Freedom Holding, a financial services firm headquartered in Almaty, is weighing a secondary share listing in Hong Kong to finance its growth outside its traditional Central Asian footprint, CEO Timur Turlov said in an interview at the company's Almaty head office.
Turlov stressed that the company's principal public market home remains NASDAQ, where Freedom is currently listed and which the group regards as its main platform. At the same time, he confirmed that management is entertaining the possibility of a secondary listing in Hong Kong and has not ruled that option out.
Beyond capital markets strategy, Freedom is actively pursuing a geographic expansion effort. The U.S.-listed group is looking to extend operations across a broad Eurasian corridor and has set its sights on founding or acquiring banks in Turkey and in parts of continental Europe. In addition, Turlov said the firm is considering an expansion into Pakistan where it would likely open a branch of its existing business.
On Turkey, Turlov confirmed a potential acquisition: "Yes, we are considering acquiring a bank (in Turkey). We can t yet disclose the details of this transaction. But I expect that it may reach a logical conclusion within the coming months." He said that in Europe Freedom is weighing whether to acquire a smaller lender or to create its own bank in "one of the classic, continental European countries," though he declined to name which country was under consideration.
The company already operates across several Central Asian countries and last year obtained a banking license in Georgia, a move Turlov said aligns with Freedom's goal of facilitating economic integration along an east-west axis stretching from Turkey to Mongolia.
In Kazakhstan's retail lending market, Freedom competes with larger local players including Kaspi.kz and Halyk Bank, the latter being the country's largest by assets. Freedom's business lines span banking, brokerage services, insurance and mortgages, reflecting a diversified financial services model within the region.

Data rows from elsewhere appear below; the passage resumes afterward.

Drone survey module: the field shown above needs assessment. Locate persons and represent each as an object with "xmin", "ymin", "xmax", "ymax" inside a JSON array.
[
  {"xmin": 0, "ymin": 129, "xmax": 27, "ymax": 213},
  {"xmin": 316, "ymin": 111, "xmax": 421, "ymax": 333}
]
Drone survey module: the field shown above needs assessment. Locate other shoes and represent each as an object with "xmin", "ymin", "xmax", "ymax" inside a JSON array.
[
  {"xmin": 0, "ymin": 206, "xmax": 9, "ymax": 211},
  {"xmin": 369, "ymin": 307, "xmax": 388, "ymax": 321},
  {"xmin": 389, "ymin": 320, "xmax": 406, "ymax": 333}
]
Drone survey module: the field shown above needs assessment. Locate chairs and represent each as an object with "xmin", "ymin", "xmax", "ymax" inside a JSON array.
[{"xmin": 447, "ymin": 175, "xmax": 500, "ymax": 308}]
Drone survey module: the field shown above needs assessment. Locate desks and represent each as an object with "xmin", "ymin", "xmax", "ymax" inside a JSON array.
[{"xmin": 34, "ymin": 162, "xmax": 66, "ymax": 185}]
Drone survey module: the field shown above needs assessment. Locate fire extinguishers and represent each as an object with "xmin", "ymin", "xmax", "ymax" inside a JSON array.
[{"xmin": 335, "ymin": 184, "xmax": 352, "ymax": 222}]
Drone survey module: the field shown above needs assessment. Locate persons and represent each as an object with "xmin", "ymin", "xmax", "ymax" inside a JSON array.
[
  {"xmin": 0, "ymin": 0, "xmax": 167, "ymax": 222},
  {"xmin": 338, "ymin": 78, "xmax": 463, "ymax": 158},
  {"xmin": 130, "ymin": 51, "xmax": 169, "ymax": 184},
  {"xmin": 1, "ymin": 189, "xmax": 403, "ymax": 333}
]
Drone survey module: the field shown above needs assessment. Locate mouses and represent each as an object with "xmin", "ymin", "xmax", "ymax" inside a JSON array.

During a recent trip to Pakistan as part of a business delegation that coincided with Kazakhstan President Kassym-Jomart Tokayev's visit, Turlov indicated that the group would most likely establish a branch to extend its existing operations in that market.
Turlov also addressed Freedom's stance toward the Russian market. The company exited Russia last year, selling its assets in February 2023 for about $140 million and stating at the time that it had "completely ceased doing business in Russia." Asked whether the group might return if geopolitical conditions changed, he said a quick re-entry is unlikely. "From a purely economic standpoint, I don t see the right balance between risks and opportunities," he said, noting that even a hypothetical peace settlement and the lifting of Western sanctions would not automatically prompt a speedy return.
Separately, the question of investor interest in Freedom Holding shares has been raised. An AI-driven stock screening tool referenced by market commentary evaluates companies including Freedom Holding (ticker FRHC) across many financial metrics to highlight potential opportunities based on fundamentals, momentum and valuation. That tool assesses a wide universe of names when generating ideas and compares present data to historical outcomes.
Turlov did not provide further specifics on timing, target jurisdictions by name for the European banking initiative, or the finer details of any potential Hong Kong offering, leaving several execution questions unresolved for investors and counterparties.
Summary of key developments:
- Freedom is considering a secondary public offering in Hong Kong while maintaining NASDAQ as its primary listing venue.
- The group plans to expand its banking footprint through acquisitions or new bank formations in Turkey and continental Europe, and to open a branch in Pakistan.
- Freedom sold its Russian operations in February 2023 for about $140 million, and the company does not anticipate a rapid return to Russia even if sanctions were eased.